— やること —
本の紹介文の「忙しい人向け(三行)」にある行を、書かれている順にすべて挙げてください。

— 読む文章 —
推理作家になるという夢を持つ12歳の秀介(しゅうすけ)は、同級生の優希(ゆうき)と虹果て村で夏休みを過ごす。
「夜に虹が出たら人が死ぬ」という村の言い伝え通りに、男性が密室状態の自宅で殺害される。
折しも土砂崩れのため犯人と共に村に閉じこめられた二人は知恵を振り絞り謎に挑む。

 

引用元:講談社BOOK倶楽部
(https://bookclub.kodansha.co.jp/product?item=0000206298)

 

忙しい人向け(三行)

小学生ふたりが
田舎を舞台に
密室トリックに挑む

 

主要登場人物

上月 秀介(こうづき しゅうすけ)
小学六年生の男の子。語り手。
将来の夢は推理作家。
ミステリのネタバレは絶対に許さない。

 

二宮 優希(にのみや ゆうき)
小学六年生の女の子。秀介の同級生。
将来の夢は刑事。
愛称は"ユー"。

— データセットから取った行 —
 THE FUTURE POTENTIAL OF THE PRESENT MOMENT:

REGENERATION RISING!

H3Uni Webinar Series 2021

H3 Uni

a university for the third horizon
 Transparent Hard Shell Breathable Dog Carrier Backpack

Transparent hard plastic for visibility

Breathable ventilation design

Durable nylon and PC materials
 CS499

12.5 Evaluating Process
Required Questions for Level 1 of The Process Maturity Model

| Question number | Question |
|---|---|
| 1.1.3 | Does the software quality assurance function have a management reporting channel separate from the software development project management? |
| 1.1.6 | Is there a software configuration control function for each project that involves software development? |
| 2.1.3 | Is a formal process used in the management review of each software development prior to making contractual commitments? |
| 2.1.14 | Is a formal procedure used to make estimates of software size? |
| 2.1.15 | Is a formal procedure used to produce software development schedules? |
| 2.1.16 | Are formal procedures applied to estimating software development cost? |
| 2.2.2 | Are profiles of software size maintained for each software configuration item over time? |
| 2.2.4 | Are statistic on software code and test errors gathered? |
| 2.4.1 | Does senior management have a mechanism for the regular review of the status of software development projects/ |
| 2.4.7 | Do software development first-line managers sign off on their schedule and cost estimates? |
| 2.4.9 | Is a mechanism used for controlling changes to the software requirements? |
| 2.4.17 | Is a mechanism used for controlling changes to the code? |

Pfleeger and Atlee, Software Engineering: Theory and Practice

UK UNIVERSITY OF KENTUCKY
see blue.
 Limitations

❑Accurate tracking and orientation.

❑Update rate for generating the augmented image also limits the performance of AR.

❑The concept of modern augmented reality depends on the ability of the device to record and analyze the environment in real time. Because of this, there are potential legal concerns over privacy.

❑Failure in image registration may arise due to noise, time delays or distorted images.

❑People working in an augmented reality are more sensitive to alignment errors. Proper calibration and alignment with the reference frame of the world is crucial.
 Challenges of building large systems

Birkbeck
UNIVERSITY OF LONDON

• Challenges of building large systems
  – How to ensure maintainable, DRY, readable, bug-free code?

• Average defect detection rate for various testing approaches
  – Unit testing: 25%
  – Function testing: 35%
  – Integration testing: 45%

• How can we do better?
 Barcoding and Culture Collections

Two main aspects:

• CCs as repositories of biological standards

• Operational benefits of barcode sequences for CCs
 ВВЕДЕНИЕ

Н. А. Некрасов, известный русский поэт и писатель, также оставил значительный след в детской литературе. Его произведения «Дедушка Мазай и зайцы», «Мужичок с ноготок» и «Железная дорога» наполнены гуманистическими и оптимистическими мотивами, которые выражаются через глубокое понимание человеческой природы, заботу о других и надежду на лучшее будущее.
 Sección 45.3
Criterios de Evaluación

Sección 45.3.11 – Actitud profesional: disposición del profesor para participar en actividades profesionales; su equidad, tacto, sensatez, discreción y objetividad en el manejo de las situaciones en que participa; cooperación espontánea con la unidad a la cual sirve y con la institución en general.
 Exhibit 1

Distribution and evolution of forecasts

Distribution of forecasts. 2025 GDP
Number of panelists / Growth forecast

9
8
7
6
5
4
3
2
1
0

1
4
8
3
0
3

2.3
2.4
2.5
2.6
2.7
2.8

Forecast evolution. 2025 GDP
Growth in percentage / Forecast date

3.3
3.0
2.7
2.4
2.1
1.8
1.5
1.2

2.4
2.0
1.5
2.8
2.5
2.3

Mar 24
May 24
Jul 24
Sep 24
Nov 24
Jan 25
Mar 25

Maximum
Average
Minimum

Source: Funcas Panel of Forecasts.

— 答え —
小学生ふたりが
田舎を舞台に
密室トリックに挑む